Monday, February 26, 2007

Skimming Books is Just As Good?

I disagree. But perhaps that is because I cannot skim. That isn't to say that I am incapable of mastering the skill, but I just find it difficult. I feel I owe it to the writer and to myself to read every word. I do occasionally skim through work-related books though (there are so many good ones that I could never get through them all).
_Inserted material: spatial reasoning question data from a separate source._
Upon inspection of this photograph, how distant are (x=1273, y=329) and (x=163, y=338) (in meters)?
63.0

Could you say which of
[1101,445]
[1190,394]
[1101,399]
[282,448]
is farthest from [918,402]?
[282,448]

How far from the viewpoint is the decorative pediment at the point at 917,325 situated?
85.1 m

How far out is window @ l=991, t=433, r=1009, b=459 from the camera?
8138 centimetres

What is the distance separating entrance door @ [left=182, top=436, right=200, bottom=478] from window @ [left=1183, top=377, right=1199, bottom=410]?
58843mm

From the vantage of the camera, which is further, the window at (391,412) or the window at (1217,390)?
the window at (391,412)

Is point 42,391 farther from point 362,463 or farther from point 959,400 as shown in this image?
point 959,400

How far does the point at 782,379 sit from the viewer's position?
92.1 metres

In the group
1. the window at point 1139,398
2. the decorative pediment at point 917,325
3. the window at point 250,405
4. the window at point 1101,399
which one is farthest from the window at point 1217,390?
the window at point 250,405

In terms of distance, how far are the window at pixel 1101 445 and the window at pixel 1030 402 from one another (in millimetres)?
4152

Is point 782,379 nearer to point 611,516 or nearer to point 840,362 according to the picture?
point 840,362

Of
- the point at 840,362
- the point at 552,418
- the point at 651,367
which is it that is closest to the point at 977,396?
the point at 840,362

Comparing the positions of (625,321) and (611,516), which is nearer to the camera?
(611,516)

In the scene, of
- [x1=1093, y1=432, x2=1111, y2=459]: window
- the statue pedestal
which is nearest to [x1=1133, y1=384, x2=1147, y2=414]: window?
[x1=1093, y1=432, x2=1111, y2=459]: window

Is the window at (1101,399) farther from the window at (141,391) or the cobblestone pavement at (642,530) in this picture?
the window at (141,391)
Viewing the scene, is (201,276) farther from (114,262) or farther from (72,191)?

A friend of mine [thanks Elizabeth!] sent this NYT article to me. The author, a literature professor, argues that reading an entire book isn't necessary. Skimming it, reading reviews, or scanning the index provides enough information to discuss the book. He even says:
“To be able to talk with finesse about something one does not know is worth more than the universe of books,” he writes.
I've tried several times to read Moby Dick but I never get past "Call me Ishmael".

Perhaps that is enough?

2 comments:

Elizabeth said...

I've skimmed some books because I felt I was obligated to read them and yet couldn't bring myself to pore over every word. The Fellowship of the Ring definitely comes to mind as a prime example. Sure, maybe I didn't do Tolkien justice, but at least now I can come closer to explaining WHY I loathed that book with every fibre of my being. (Too much singing, lousy dialogue, just about the stupidest characters I've ever come across, and absolutely no common sense at all.)

From a political/social standpoint, I think the author has a point. If a book has a contemporary social significance, you might not need to actually read it. I'll admit to skimming vast portions of Obama's Dreams from My Father, and yet I still got the basic gist of what he had to say, enough to intelligently converse about it. It's not as good as reading the entire work, but it's better than nothing.

Although I do strongly disagree with that quote you excerpted. That's just about the dumbest thing I've ever read.

walt crawford said...

Wow. I did read the NYT article before commenting, and...

You can reword the prof's comment as "Faking it is worth more than literature."

And from a prof who seems to be proud of lecturing about books he hasn't read, I guess that's appropriate.

I'd hate to be taking a course from a poseur like that. After all, what if he started pontificating about a book I'd read? It's not good for your grade point to say "Sir, you don't know what you're talking about."